What to work on:
Transcribe word for word the lines spanning the line with "What intervening distance exists between spectator, located" through the end of the records.

Record list:
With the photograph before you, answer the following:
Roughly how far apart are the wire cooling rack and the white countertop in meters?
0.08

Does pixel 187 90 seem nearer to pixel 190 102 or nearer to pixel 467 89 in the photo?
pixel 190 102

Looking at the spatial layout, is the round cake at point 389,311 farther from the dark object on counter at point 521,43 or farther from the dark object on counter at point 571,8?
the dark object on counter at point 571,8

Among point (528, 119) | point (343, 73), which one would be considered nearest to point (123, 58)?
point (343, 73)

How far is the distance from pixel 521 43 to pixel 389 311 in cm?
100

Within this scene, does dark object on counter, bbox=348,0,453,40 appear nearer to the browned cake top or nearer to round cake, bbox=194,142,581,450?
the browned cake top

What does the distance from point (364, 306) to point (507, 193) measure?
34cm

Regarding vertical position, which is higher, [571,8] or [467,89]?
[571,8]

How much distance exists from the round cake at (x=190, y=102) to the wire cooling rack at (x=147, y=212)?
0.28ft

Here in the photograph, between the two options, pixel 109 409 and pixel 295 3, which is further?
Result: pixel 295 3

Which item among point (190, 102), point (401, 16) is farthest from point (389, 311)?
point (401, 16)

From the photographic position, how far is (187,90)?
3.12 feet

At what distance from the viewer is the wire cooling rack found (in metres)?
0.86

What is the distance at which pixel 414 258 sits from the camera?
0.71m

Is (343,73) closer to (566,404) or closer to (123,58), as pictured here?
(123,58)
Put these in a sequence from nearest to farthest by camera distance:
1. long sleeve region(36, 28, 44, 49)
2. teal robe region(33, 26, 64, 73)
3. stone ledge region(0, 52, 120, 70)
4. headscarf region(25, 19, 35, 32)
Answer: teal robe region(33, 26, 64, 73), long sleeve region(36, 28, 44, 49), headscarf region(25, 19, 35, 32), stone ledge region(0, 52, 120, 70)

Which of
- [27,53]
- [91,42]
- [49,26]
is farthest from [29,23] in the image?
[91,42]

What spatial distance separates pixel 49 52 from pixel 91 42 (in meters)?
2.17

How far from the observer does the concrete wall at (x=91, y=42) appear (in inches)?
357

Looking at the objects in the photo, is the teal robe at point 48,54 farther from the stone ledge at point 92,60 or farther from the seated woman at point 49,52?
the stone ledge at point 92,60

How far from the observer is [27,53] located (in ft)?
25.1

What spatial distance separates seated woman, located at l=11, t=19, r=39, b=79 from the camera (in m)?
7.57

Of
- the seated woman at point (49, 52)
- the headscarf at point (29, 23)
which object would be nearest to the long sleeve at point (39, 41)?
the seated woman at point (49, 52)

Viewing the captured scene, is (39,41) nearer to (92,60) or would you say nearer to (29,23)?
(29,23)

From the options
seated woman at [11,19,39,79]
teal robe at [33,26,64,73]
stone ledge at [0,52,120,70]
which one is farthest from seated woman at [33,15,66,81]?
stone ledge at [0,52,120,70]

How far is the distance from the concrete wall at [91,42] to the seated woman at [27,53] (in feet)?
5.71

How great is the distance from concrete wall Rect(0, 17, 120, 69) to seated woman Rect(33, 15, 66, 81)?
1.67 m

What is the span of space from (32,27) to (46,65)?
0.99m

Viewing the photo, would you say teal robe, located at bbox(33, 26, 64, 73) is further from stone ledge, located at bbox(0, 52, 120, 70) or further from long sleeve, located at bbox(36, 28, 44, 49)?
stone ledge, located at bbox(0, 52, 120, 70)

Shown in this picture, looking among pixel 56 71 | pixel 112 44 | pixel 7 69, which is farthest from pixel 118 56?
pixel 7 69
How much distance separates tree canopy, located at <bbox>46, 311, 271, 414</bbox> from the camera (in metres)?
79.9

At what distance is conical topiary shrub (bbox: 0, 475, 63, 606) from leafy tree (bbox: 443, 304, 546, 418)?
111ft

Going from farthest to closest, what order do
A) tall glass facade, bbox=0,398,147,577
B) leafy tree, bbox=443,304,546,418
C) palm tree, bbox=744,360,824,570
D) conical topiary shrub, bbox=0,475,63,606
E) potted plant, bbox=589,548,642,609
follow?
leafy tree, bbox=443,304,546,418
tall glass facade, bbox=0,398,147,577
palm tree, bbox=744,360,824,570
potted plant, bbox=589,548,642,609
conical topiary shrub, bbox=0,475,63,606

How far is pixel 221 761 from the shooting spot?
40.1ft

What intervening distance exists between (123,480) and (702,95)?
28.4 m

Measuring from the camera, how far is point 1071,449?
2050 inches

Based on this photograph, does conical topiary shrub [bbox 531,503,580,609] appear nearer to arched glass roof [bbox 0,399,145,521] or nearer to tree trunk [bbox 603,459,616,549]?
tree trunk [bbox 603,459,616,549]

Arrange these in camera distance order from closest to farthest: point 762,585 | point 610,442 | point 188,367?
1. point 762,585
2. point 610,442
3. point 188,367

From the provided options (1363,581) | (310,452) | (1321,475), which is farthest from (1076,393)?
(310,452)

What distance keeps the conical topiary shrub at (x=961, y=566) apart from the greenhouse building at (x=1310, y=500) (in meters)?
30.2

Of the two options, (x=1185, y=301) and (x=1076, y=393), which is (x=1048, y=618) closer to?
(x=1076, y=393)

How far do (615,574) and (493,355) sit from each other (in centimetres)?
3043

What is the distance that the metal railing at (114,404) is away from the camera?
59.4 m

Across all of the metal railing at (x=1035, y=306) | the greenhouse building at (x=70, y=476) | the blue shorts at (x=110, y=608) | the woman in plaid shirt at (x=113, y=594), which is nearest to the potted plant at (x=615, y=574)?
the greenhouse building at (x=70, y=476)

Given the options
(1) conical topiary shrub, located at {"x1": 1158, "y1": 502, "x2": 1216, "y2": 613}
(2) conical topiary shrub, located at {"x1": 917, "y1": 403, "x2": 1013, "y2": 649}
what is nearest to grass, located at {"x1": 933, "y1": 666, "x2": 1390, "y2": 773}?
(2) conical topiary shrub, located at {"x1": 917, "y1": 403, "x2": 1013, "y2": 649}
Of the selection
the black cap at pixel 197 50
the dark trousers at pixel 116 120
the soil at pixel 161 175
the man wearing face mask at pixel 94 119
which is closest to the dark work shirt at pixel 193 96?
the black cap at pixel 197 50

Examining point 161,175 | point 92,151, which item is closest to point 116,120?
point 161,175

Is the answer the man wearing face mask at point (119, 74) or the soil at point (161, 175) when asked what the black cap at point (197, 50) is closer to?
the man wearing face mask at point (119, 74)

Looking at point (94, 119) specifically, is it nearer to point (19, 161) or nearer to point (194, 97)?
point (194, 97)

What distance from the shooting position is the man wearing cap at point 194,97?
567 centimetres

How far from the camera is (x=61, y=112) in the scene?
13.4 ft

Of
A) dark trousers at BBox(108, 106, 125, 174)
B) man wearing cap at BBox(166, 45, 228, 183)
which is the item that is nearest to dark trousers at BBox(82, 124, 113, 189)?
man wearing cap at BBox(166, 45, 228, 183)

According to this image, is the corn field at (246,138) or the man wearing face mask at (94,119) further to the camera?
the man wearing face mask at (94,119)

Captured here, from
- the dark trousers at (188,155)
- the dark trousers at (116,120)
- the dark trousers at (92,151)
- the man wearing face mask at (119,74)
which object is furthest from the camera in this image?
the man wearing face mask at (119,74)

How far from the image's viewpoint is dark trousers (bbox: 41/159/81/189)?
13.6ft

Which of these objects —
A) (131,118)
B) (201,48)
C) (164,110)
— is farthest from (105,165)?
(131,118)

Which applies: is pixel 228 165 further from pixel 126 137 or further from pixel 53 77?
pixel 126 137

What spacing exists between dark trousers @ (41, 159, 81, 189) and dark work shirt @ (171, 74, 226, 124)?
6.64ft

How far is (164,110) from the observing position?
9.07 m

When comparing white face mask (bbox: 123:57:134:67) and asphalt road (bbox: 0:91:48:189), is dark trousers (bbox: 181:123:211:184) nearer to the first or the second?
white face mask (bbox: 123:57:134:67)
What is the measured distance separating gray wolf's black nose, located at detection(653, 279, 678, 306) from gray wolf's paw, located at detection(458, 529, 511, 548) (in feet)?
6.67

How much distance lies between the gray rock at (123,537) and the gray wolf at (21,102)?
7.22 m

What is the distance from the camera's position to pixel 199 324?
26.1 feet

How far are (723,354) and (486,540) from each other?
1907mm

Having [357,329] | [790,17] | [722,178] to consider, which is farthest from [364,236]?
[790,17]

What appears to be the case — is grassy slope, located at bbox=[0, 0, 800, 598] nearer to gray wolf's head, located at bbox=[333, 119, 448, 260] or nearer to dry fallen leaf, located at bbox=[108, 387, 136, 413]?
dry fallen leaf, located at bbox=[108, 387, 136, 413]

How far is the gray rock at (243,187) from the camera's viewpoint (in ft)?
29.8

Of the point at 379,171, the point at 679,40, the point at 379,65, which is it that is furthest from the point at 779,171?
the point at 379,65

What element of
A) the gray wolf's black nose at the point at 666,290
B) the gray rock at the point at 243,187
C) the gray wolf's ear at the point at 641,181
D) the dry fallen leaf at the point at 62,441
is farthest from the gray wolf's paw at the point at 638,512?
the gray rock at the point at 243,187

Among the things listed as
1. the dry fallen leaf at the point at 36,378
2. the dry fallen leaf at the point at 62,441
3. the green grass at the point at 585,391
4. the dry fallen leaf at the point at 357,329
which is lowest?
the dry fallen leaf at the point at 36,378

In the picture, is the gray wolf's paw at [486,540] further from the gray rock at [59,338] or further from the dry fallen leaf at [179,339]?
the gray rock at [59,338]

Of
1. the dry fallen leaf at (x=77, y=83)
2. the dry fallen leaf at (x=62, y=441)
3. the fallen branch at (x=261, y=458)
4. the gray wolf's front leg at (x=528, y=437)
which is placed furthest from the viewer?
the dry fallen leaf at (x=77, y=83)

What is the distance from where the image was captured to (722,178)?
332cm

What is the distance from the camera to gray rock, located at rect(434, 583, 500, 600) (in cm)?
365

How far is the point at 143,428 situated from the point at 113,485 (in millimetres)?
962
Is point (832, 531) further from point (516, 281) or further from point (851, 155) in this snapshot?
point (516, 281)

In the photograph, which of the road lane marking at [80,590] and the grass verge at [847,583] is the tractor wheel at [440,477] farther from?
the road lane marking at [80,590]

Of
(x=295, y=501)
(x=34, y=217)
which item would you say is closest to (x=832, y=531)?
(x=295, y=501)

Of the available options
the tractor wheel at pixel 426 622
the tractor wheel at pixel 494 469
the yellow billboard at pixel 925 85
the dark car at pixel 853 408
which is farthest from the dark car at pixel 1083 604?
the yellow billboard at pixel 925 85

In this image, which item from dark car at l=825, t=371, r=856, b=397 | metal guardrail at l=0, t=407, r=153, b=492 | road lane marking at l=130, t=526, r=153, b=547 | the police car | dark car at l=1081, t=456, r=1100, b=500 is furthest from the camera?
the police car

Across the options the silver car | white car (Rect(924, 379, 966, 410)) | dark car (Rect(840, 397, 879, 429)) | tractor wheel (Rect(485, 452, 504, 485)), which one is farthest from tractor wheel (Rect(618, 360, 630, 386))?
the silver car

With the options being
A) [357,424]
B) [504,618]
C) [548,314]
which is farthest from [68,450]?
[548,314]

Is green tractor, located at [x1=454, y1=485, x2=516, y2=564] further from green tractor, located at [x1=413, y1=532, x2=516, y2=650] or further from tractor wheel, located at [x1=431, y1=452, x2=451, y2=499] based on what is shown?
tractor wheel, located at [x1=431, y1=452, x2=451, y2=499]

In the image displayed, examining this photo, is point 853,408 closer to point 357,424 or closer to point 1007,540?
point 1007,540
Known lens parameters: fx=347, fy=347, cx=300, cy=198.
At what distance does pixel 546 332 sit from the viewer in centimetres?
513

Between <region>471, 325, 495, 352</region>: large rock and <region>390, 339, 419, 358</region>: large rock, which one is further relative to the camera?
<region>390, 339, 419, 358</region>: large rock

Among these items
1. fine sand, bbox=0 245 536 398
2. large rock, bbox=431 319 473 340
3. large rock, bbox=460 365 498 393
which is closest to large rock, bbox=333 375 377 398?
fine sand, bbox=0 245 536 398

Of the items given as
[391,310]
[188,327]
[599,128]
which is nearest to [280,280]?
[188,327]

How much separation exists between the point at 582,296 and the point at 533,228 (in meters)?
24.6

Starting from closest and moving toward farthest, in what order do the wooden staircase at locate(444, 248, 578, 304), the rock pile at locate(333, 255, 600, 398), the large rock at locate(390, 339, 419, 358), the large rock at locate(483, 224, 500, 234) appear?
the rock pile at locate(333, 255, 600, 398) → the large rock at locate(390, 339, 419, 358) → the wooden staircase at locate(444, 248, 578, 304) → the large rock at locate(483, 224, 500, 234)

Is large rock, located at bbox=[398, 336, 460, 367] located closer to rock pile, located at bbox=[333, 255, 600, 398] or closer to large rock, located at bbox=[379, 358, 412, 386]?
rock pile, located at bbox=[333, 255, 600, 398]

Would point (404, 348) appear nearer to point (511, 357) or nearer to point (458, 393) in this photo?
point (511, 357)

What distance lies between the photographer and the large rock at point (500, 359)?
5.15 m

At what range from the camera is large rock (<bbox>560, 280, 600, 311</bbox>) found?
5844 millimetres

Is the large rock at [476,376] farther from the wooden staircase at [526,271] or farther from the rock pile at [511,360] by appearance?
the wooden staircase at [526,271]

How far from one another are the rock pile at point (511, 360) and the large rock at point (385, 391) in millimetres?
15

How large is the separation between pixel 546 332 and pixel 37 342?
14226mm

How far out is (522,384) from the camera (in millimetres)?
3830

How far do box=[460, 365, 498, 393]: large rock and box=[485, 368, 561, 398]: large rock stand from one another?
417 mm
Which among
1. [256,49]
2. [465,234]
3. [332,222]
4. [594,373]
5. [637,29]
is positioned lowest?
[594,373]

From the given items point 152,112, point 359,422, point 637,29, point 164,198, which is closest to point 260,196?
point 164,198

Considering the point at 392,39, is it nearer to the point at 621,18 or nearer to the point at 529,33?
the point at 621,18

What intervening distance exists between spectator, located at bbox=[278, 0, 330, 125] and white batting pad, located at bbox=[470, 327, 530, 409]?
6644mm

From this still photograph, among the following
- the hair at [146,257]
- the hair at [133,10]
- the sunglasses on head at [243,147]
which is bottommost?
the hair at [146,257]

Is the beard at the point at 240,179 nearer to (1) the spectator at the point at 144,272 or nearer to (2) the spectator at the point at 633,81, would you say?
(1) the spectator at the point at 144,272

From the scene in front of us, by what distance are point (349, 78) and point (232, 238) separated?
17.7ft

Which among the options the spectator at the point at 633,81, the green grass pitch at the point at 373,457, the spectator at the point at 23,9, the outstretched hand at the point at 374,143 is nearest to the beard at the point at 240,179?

Exercise response:
What intervening distance exists between spectator, located at bbox=[278, 0, 330, 125] and white batting pad, located at bbox=[470, 327, 530, 409]?
6644mm

From this still photograph, among the following
- the hair at [146,257]
- the hair at [133,10]
- the sunglasses on head at [243,147]
which is bottommost?
the hair at [146,257]

Is the beard at the point at 240,179 nearer to (1) the spectator at the point at 144,272 or nearer to (2) the spectator at the point at 633,81, would you say?
(1) the spectator at the point at 144,272

From the scene in front of us, by what distance are point (349, 78) and point (232, 238) separated?
17.7ft

Which among the options the spectator at the point at 633,81, the green grass pitch at the point at 373,457, the spectator at the point at 23,9, the outstretched hand at the point at 374,143 is nearest to the beard at the point at 240,179?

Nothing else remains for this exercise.